▶ _Objective_
Format every line of the data below as a numbered list, leaving out the blank lines and the pictures.

▶ _Information supplied_

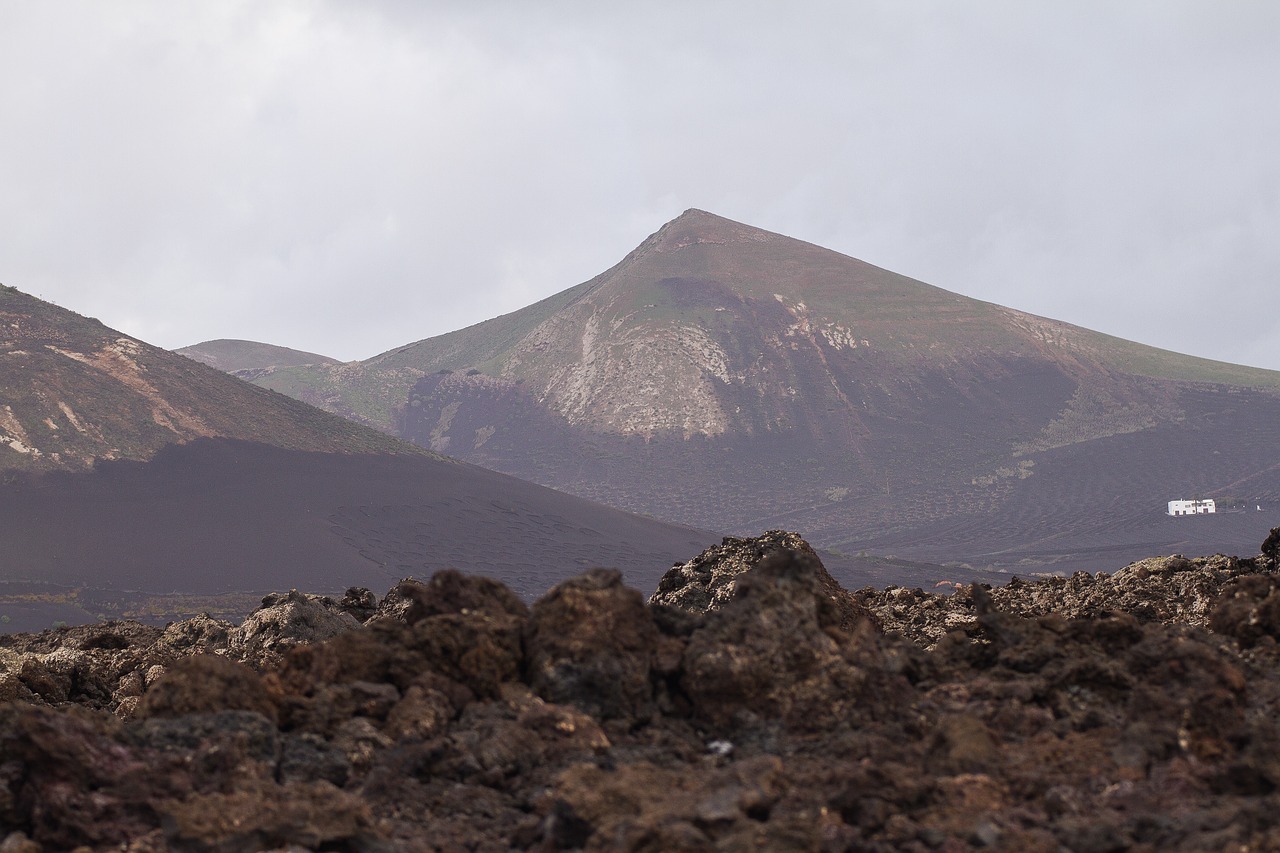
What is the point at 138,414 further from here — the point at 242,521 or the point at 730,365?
the point at 730,365

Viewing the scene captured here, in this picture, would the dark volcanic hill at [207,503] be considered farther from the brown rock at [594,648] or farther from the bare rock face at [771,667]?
the bare rock face at [771,667]

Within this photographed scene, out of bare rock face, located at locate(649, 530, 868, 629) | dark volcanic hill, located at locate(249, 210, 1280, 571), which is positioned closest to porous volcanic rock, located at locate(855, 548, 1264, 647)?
bare rock face, located at locate(649, 530, 868, 629)

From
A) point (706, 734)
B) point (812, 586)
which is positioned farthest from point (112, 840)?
point (812, 586)

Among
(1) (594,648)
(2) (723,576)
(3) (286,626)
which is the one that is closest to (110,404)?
(3) (286,626)

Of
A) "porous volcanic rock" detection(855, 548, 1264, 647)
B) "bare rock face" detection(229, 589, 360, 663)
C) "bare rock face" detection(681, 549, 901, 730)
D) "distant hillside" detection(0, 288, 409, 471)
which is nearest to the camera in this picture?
"bare rock face" detection(681, 549, 901, 730)

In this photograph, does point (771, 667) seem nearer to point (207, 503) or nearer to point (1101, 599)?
point (1101, 599)

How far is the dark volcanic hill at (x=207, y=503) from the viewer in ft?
200

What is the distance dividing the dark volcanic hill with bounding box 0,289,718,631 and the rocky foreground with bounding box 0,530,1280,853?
4791cm

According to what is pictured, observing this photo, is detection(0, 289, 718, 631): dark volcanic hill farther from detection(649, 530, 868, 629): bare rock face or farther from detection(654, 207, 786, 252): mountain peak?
detection(654, 207, 786, 252): mountain peak

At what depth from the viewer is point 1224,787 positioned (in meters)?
5.42

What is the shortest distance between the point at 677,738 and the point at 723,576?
19.7ft

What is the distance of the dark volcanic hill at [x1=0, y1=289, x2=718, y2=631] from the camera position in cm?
6097

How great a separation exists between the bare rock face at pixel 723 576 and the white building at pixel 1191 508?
9763 centimetres

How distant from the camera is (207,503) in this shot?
7062 cm
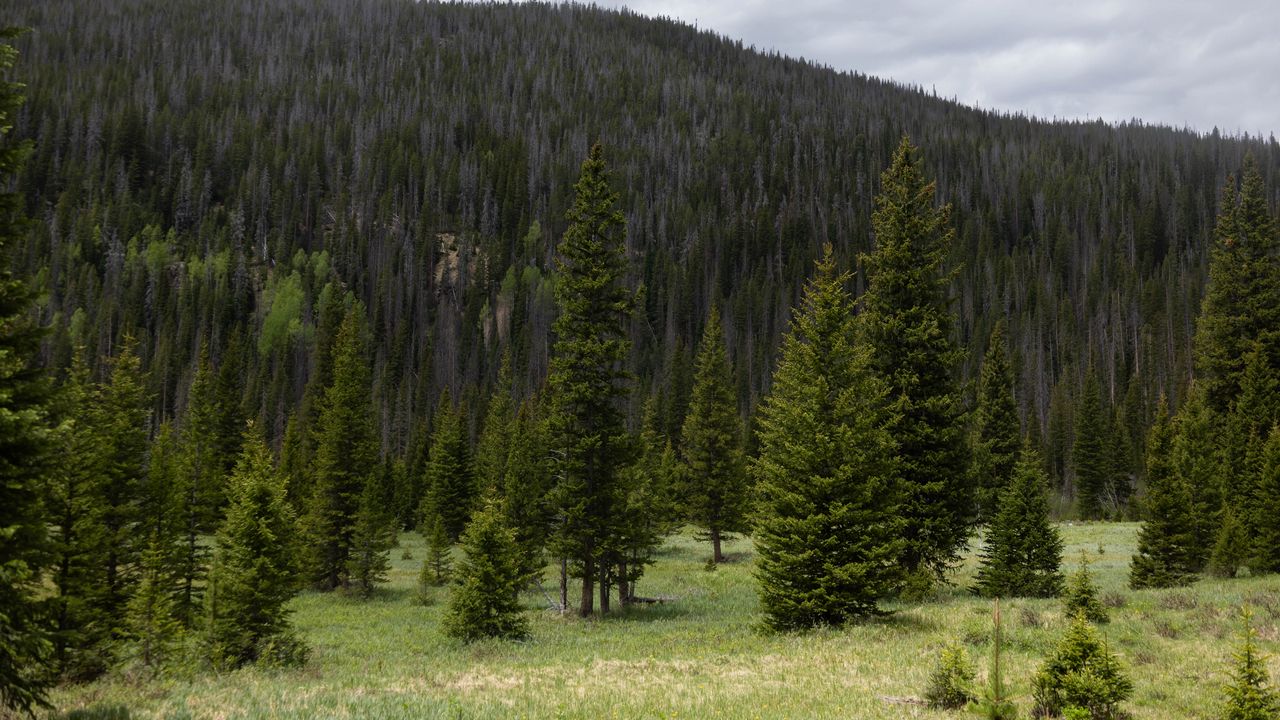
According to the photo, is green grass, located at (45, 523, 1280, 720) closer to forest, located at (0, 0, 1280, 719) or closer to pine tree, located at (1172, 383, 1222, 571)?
forest, located at (0, 0, 1280, 719)

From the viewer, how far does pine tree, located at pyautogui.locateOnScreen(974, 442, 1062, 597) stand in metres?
25.6

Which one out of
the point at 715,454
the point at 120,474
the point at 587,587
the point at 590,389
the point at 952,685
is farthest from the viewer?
the point at 715,454

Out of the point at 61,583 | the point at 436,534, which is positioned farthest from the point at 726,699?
the point at 436,534

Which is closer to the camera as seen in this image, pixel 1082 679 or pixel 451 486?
pixel 1082 679

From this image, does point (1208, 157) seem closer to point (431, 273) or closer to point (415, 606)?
point (431, 273)

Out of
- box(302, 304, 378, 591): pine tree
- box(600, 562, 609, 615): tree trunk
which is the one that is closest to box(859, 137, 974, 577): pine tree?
box(600, 562, 609, 615): tree trunk

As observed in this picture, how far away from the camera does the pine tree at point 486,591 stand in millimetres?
24375

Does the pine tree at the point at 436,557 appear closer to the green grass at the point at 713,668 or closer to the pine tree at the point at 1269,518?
the green grass at the point at 713,668

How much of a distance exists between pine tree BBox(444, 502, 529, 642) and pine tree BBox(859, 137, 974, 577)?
13.8 meters

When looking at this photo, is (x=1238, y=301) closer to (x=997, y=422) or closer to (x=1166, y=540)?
(x=997, y=422)

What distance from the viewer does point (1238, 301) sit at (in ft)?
131

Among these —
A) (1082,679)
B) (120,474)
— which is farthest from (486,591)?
(1082,679)

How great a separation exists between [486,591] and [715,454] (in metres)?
25.8

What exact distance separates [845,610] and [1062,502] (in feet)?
230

▶ _Output_
1. What is the point at 138,414 further from here — the point at 242,521 or the point at 730,365?
2. the point at 730,365
3. Viewing the scene captured here, in this picture, would the dark volcanic hill at [207,503] be considered farther from the brown rock at [594,648] or farther from the bare rock face at [771,667]?
4. the bare rock face at [771,667]
5. Within this photographed scene, out of bare rock face, located at locate(649, 530, 868, 629) | dark volcanic hill, located at locate(249, 210, 1280, 571), which is positioned closest to porous volcanic rock, located at locate(855, 548, 1264, 647)?
6. bare rock face, located at locate(649, 530, 868, 629)
7. From
8. A) point (706, 734)
9. B) point (812, 586)
10. which is positioned farthest from point (112, 840)?
11. point (812, 586)
12. Among
13. (1) (594,648)
14. (2) (723,576)
15. (3) (286,626)
16. which is the one that is closest to (110,404)?
17. (3) (286,626)
18. Of
19. A) "porous volcanic rock" detection(855, 548, 1264, 647)
20. B) "bare rock face" detection(229, 589, 360, 663)
21. C) "bare rock face" detection(681, 549, 901, 730)
22. D) "distant hillside" detection(0, 288, 409, 471)
23. which is nearest to the camera in this picture?
24. "bare rock face" detection(681, 549, 901, 730)
25. In this photograph, does point (771, 667) seem nearer to point (207, 503) or nearer to point (1101, 599)?
26. point (1101, 599)
27. How far is the dark volcanic hill at (x=207, y=503) from the viewer in ft?
28. 200
29. What is the distance dividing the dark volcanic hill with bounding box 0,289,718,631 and the rocky foreground with bounding box 0,530,1280,853?
30. 4791cm
31. According to what is pictured, observing this photo, is detection(0, 289, 718, 631): dark volcanic hill farther from detection(649, 530, 868, 629): bare rock face or farther from detection(654, 207, 786, 252): mountain peak?
32. detection(654, 207, 786, 252): mountain peak
33. At what depth from the viewer is point 1224,787 positioned (in meters)?
34. 5.42
35. What is the shortest distance between the point at 677,738 and the point at 723,576?
36. 19.7ft
37. What is the distance of the dark volcanic hill at [x1=0, y1=289, x2=718, y2=631] from the camera position in cm?
38. 6097
39. How great a separation exists between the bare rock face at pixel 723 576 and the white building at pixel 1191 508?
40. 9763 centimetres
41. How distant from the camera is (207,503) in this shot?
42. 7062 cm
43. According to the photo, is green grass, located at (45, 523, 1280, 720) closer to forest, located at (0, 0, 1280, 719) or closer to pine tree, located at (1172, 383, 1222, 571)?
44. forest, located at (0, 0, 1280, 719)
45. From the viewer, how far does pine tree, located at pyautogui.locateOnScreen(974, 442, 1062, 597) stand in metres?
46. 25.6
47. Which one out of
48. the point at 715,454
49. the point at 120,474
50. the point at 587,587
51. the point at 590,389
52. the point at 952,685
53. is farthest from the viewer?
54. the point at 715,454
55. Out of the point at 61,583 | the point at 436,534, which is positioned farthest from the point at 726,699?
56. the point at 436,534
57. Which is closer to the camera as seen in this image, pixel 1082 679 or pixel 451 486?
58. pixel 1082 679
59. From this image, does point (1208, 157) seem closer to point (431, 273) or closer to point (415, 606)?
60. point (431, 273)
61. Out of
62. - box(302, 304, 378, 591): pine tree
63. - box(600, 562, 609, 615): tree trunk
64. which is the one that is closest to box(859, 137, 974, 577): pine tree?
65. box(600, 562, 609, 615): tree trunk
66. As observed in this picture, how far away from the camera does the pine tree at point 486,591 stand in millimetres?
67. 24375
68. Does the pine tree at the point at 436,557 appear closer to the green grass at the point at 713,668 or closer to the pine tree at the point at 1269,518?
69. the green grass at the point at 713,668
70. How much of a distance exists between pine tree BBox(444, 502, 529, 642) and pine tree BBox(859, 137, 974, 577)?
71. 13.8 meters
72. When looking at this photo, is (x=1238, y=301) closer to (x=997, y=422) or closer to (x=1166, y=540)?
73. (x=997, y=422)
74. What distance from the viewer does point (1238, 301) sit at (in ft)?
75. 131
76. Among these —
77. A) (1082,679)
78. B) (120,474)
79. — which is farthest from (486,591)?
80. (1082,679)
81. How great a separation exists between [486,591] and [715,454] (in metres)?
82. 25.8
83. What exact distance separates [845,610] and [1062,502] (in feet)?
84. 230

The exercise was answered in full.